National Minimum Wage enters final stage as NCOP approves multiple bills

The National Minimum Wage has long been a contentious issue. The National Council of Provinces has officially passed the bill, that means there is just one more place to go.

National Minimum Wage


On Tuesday, the National Council of Provinces (NCOP) passed several important bills without amendments. The most noteworthy of those? The hotly debated National Minimum Wage Bill.

Each of the bills passed in the afternoon will now make their way to President Cyril Ramaphosa’s desk to officially be signed into law. Before the bills reached the NCOP they were debated on and passed by members of parliament.

“Bills which the National Council of Provinces approved at its sitting this afternoon – and which will now be sent to the President for assent – are the Labour Laws Amendment Bill (a Private Member’s Bill), the Basic Conditions of Employment Amendment Bill, the National Minimum Wage Bill and the Labour Relations Amendment Bil,” Parliament media office confirmed in a statement.

So what are these bills meant to achieve?

The Labour Laws Amendment Bill provides for parental leave for fathers as well as adoption and surrogacy leave. The National Minimum Wage Bill, on the other hand, looks to enforce that all workers are paid a set minimum wage. A National Minimum Wage Commission will also be established.

With the minimum wage bill being put forward before Parliment in November 2017, Ramaphosa is expected to move with haste to sign of the bill he has championed.

How much is the National Minimum Wage?

According to various analysts, the NMW bill sets a minimum wage of R20 per ordinary hour worked. This wage will be reviewed within 18 months of the commencement of the NMW Act and will be adjusted within two years of the commencement of the Act.

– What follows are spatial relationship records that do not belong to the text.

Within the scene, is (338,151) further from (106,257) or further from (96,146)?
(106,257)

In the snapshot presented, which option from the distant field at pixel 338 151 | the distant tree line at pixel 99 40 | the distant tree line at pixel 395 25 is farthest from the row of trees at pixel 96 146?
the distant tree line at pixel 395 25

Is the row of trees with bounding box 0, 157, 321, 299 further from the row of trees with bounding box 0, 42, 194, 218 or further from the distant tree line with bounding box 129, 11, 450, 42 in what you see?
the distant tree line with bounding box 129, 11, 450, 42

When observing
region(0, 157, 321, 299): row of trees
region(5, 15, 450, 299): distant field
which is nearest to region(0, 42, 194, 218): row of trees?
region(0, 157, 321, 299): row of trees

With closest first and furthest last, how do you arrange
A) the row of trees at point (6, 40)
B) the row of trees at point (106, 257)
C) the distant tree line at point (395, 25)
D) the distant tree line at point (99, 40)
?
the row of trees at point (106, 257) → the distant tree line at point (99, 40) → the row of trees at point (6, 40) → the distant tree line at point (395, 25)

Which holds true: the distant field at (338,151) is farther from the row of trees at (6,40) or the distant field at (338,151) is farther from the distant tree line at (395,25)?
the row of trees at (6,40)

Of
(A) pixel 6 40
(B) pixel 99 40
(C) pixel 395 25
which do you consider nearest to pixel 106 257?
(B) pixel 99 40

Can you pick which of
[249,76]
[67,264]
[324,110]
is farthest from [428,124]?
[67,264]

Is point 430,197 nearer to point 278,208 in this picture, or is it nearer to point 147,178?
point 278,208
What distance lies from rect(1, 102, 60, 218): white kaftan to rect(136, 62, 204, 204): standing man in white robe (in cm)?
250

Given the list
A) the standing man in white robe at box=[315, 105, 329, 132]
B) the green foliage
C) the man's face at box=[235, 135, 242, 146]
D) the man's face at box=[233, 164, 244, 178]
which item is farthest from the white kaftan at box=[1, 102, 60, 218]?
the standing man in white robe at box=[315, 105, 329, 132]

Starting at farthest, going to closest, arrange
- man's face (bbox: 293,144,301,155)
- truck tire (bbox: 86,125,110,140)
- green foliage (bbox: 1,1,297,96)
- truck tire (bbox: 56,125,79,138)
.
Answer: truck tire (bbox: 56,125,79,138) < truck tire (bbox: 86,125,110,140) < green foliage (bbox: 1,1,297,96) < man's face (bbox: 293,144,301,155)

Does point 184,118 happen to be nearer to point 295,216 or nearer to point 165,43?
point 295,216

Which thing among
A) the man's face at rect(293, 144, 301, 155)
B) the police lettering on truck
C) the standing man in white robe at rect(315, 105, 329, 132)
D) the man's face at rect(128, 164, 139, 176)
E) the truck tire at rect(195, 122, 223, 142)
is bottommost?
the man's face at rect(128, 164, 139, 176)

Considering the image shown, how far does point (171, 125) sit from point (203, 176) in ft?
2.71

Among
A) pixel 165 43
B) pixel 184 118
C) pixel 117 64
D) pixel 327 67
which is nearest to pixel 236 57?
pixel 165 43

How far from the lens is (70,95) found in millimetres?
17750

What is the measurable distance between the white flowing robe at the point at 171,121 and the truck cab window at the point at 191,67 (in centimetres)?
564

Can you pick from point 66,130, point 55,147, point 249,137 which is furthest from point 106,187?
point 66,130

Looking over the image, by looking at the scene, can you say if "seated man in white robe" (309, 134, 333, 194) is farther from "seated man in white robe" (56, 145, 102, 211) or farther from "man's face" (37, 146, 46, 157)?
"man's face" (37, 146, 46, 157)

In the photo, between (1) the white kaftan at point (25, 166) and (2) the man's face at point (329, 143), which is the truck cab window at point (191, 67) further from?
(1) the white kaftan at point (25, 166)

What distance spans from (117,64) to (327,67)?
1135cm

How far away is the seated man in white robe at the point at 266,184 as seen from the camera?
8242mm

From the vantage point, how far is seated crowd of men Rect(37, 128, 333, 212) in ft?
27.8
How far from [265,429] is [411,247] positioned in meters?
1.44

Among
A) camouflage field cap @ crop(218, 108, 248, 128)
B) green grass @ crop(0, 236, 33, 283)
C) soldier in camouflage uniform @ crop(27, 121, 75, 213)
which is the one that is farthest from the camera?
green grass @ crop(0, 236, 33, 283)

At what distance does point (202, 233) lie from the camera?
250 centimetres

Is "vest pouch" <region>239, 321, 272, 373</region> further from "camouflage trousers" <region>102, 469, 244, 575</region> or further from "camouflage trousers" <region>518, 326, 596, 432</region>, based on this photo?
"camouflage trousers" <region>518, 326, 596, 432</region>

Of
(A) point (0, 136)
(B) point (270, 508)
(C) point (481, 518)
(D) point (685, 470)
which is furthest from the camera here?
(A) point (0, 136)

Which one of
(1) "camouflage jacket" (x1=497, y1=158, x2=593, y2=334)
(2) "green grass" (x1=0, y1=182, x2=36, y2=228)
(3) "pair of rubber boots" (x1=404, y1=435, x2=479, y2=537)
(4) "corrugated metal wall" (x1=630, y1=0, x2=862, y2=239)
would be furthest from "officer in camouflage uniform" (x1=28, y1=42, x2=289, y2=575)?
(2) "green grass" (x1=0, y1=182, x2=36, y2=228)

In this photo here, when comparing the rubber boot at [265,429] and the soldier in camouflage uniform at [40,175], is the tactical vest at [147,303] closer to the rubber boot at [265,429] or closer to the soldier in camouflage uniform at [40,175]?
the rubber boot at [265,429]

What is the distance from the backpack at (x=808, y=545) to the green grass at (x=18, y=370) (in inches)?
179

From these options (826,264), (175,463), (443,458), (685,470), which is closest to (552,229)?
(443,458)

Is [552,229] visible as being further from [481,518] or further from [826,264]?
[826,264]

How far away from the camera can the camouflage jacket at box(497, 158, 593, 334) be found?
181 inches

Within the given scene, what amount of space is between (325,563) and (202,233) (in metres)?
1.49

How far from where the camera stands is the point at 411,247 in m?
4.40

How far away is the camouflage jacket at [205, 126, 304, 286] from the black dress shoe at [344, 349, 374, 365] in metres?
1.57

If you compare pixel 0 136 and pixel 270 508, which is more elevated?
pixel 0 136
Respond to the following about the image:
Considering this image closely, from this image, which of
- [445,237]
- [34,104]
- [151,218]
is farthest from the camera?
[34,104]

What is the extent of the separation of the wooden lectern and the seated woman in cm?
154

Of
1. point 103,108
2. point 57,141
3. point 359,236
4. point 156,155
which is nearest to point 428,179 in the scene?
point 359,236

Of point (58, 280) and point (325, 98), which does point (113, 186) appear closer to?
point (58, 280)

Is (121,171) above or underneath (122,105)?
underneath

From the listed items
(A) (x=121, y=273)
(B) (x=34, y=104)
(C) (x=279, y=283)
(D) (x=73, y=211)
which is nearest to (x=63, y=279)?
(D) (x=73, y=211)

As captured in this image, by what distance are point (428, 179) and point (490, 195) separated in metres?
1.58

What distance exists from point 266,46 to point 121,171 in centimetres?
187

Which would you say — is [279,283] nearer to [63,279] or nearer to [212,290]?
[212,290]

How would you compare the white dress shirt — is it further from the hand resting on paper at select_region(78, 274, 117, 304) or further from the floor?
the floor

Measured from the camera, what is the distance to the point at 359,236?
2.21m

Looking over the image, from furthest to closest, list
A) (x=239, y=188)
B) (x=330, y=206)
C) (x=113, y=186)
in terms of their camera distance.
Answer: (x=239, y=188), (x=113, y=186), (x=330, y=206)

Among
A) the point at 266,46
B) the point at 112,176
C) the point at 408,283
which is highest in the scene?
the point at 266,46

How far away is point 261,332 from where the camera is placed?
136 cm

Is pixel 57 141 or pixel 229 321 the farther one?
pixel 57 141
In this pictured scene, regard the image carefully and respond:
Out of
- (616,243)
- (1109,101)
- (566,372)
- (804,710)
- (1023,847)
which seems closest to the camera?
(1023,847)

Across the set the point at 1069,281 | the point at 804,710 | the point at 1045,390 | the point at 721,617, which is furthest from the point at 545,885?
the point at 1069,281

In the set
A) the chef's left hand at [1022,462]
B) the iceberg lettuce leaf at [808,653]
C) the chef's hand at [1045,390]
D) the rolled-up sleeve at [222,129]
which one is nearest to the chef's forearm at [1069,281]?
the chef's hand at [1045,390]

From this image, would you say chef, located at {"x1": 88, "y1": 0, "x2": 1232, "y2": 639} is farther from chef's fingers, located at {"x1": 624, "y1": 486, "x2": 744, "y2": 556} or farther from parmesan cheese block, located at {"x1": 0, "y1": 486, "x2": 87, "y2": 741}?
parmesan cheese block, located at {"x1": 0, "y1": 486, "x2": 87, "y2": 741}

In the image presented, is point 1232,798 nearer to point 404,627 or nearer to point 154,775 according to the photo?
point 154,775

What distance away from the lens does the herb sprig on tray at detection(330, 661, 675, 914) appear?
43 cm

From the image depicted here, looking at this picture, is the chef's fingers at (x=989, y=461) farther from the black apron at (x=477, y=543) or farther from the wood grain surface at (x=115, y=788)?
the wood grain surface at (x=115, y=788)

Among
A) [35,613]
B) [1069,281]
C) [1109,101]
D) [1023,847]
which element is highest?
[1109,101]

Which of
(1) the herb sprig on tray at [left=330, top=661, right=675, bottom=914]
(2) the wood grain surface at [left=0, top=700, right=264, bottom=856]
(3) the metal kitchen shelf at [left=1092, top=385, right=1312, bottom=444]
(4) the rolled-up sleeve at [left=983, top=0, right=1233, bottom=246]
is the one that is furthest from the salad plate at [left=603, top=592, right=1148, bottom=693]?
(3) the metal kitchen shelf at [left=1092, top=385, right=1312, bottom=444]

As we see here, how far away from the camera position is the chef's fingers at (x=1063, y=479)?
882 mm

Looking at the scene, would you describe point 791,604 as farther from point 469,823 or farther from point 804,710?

Read: South Africa’s minimum wage debate – 24,000 domestic workers lose their jobs in 2018

The calculation of a wage is the amount payable to a worker in money for ordinary hours of work. Any payment to enable the worker to work (unless specified otherwise in a sectoral determination), any payment in kind (unless specified otherwise in a sectoral determination) and gratuities, bonuses, tips and gifts are excluded in the calculation

Of course, there are some exceptions, farm workers, domestic workers, learners employed in terms of the Skills Development Act and workers on expanded public works programmes will have different minimum hourly rates. These will apply from a date to be fixed by the President.